#### Entries provided

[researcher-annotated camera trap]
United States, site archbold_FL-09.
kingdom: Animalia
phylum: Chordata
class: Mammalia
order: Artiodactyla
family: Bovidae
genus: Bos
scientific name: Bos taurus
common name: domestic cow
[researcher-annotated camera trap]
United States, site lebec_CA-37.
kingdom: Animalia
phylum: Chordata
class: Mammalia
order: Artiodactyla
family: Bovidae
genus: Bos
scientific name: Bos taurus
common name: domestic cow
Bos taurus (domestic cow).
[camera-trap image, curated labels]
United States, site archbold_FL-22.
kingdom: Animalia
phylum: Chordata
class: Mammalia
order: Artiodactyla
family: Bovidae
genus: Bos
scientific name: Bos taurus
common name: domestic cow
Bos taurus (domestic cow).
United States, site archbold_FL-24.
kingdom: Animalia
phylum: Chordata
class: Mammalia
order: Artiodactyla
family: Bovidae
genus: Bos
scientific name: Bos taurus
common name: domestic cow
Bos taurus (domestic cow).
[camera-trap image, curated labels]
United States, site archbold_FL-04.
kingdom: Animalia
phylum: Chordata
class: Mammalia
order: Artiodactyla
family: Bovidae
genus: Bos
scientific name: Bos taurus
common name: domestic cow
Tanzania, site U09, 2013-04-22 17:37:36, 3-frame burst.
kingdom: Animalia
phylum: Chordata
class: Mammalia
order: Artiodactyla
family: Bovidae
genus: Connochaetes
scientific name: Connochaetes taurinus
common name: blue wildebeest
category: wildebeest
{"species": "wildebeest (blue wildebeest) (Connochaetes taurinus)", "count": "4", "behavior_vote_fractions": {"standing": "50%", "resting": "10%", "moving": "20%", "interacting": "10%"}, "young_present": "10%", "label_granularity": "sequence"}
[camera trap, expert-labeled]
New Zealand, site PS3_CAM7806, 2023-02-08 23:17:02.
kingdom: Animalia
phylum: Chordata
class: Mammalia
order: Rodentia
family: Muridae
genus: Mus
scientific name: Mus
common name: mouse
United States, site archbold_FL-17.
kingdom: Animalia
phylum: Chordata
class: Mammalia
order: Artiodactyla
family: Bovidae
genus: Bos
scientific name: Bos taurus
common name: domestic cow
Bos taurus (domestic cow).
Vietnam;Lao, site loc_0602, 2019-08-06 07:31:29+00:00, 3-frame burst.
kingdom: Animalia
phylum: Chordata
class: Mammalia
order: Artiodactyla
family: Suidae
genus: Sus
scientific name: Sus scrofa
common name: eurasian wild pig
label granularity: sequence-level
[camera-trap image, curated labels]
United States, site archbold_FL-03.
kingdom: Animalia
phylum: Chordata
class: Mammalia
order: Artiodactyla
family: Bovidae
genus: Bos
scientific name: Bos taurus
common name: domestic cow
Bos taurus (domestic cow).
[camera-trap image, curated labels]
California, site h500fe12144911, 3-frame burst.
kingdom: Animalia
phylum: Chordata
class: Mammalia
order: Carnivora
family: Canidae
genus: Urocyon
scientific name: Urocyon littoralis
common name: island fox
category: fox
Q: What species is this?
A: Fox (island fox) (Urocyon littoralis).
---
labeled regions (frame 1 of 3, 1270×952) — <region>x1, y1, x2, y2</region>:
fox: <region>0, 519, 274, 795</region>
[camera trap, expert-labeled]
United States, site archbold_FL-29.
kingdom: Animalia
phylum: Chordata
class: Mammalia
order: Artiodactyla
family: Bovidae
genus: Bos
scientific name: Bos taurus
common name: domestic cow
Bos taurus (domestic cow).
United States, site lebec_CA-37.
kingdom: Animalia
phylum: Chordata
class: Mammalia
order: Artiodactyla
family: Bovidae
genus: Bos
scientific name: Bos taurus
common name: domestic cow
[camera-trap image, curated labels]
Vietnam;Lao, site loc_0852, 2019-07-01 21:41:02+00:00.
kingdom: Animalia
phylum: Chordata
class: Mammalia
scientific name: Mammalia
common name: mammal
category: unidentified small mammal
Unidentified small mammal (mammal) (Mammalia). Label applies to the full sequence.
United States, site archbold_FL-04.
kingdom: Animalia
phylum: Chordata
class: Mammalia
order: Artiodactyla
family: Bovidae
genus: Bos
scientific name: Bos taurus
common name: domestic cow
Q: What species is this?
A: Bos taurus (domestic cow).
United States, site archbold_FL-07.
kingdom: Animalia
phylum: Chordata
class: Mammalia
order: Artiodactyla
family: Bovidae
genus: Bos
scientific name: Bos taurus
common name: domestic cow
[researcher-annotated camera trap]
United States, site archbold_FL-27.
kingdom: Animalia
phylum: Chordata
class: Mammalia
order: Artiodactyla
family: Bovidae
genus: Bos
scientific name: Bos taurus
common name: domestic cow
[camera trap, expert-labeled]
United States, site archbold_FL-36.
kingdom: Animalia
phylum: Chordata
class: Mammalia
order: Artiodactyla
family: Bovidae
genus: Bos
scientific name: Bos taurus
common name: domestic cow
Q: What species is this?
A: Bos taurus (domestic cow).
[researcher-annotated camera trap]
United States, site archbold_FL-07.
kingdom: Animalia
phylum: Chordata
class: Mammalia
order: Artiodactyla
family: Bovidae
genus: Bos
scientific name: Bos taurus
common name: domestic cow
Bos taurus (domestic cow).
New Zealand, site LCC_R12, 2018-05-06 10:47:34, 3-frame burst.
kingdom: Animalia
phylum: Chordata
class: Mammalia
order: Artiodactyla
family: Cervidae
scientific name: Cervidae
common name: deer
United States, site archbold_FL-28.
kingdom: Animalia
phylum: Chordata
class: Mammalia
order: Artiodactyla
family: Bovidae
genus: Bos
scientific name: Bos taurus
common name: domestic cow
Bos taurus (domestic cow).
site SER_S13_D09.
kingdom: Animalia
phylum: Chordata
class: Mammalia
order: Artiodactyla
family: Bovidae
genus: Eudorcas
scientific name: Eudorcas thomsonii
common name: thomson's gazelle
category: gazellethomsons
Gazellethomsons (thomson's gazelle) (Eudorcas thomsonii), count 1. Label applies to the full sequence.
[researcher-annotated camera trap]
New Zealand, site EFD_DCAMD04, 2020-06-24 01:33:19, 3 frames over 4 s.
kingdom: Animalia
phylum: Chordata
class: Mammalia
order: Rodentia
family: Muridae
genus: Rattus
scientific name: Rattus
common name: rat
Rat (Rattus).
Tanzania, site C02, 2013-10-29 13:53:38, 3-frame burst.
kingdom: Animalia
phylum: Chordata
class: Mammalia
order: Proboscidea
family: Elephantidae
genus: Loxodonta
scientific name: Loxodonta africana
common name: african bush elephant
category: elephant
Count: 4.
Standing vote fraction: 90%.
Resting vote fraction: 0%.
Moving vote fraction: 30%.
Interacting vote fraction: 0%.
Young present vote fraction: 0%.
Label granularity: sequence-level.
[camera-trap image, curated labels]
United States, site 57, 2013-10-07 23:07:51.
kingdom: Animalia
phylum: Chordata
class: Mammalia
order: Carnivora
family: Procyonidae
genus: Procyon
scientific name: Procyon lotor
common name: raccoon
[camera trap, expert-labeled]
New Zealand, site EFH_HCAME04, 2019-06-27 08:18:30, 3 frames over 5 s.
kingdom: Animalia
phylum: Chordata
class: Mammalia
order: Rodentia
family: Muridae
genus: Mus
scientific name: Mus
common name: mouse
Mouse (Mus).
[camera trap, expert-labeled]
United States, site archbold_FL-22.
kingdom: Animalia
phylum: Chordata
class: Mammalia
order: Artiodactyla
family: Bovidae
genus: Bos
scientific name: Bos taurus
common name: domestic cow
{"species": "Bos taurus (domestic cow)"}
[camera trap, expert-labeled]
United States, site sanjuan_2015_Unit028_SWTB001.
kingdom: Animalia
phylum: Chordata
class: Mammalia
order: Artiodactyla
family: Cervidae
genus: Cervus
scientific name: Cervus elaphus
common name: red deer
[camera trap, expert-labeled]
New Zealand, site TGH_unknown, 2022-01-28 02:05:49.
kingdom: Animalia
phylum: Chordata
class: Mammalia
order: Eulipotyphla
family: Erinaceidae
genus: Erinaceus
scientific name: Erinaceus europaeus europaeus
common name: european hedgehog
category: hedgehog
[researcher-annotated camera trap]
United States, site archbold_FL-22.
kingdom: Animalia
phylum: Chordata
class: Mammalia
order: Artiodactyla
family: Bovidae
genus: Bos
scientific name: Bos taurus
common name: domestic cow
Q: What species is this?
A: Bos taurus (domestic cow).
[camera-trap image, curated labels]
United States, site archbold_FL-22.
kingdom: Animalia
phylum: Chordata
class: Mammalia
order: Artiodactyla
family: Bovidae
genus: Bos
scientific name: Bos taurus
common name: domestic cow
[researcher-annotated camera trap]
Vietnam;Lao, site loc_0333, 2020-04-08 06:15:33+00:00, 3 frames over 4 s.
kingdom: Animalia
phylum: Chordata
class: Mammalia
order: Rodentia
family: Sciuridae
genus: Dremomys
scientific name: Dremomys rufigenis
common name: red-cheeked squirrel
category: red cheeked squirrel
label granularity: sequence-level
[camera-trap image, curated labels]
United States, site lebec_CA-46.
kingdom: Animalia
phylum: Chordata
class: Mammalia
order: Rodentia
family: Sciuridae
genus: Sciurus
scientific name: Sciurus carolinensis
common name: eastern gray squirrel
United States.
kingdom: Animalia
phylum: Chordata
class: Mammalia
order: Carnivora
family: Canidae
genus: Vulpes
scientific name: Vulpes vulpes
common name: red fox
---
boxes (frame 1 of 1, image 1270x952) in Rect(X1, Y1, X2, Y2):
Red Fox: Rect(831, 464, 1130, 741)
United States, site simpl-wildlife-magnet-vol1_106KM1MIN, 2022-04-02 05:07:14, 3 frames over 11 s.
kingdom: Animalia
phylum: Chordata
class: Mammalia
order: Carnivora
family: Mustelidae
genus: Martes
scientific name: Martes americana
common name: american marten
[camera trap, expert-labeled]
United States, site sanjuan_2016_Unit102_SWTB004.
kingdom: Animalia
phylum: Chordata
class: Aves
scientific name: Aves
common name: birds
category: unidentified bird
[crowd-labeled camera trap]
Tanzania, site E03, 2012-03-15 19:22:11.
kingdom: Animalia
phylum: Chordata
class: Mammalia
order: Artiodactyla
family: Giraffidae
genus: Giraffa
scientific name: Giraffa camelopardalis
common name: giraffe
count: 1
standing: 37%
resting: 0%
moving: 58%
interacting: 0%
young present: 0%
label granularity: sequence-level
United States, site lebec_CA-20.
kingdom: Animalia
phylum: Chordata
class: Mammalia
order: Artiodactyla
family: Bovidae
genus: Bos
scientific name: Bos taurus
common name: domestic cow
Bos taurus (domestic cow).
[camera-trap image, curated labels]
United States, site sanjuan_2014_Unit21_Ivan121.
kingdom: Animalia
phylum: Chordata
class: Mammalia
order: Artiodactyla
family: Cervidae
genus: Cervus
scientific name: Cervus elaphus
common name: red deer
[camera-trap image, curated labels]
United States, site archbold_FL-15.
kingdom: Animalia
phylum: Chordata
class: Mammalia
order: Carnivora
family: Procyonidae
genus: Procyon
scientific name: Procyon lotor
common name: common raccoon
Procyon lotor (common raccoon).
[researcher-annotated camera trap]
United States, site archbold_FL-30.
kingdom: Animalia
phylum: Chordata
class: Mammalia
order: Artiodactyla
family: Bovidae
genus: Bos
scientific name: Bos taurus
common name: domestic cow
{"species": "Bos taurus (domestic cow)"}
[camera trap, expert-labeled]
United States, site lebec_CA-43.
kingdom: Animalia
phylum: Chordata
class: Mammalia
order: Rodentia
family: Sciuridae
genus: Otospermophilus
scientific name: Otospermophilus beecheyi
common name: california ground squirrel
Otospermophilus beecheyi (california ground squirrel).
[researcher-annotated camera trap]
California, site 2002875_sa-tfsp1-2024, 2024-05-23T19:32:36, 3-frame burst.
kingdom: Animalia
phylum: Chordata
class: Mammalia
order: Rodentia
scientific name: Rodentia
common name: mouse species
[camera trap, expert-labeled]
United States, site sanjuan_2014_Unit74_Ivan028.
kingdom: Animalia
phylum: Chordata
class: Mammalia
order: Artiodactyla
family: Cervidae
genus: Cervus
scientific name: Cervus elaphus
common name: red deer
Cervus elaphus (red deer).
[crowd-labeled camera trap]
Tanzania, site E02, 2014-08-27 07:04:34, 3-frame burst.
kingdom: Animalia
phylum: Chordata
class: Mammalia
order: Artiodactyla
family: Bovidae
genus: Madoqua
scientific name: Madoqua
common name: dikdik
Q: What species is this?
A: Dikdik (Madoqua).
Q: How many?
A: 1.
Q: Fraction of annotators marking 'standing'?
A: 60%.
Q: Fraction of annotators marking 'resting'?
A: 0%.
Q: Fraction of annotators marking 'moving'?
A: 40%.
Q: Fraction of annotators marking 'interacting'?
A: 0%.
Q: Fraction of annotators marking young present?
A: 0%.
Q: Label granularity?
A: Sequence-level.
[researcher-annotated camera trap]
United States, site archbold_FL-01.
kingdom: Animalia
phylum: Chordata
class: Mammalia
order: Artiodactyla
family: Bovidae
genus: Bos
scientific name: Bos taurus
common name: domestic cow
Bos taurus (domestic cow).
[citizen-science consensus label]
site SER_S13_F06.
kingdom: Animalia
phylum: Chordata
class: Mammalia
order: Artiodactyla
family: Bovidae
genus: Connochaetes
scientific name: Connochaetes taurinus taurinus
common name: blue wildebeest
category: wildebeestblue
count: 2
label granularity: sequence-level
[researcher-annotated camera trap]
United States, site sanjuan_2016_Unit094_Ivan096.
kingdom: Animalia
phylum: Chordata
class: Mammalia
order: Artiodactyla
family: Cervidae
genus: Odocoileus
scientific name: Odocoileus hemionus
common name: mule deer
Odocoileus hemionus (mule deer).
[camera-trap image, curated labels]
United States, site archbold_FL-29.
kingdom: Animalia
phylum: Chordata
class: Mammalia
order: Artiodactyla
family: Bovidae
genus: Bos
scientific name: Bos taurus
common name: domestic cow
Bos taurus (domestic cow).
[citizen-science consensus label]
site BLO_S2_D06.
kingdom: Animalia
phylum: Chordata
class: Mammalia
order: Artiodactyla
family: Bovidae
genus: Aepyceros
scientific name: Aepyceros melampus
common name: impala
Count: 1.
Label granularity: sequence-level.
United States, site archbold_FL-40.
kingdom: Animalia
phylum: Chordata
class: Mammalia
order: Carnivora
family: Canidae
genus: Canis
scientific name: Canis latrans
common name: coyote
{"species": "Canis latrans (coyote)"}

########

Assignment – Could you restate word for word the lines above, from the one that contains "common name: deer" through the one that contains "scientific name: Eudorcas thomsonii", and no others?

Exercise solution –
common name: deer
United States, site archbold_FL-28.
kingdom: Animalia
phylum: Chordata
class: Mammalia
order: Artiodactyla
family: Bovidae
genus: Bos
scientific name: Bos taurus
common name: domestic cow
Bos taurus (domestic cow).
site SER_S13_D09.
kingdom: Animalia
phylum: Chordata
class: Mammalia
order: Artiodactyla
family: Bovidae
genus: Eudorcas
scientific name: Eudorcas thomsonii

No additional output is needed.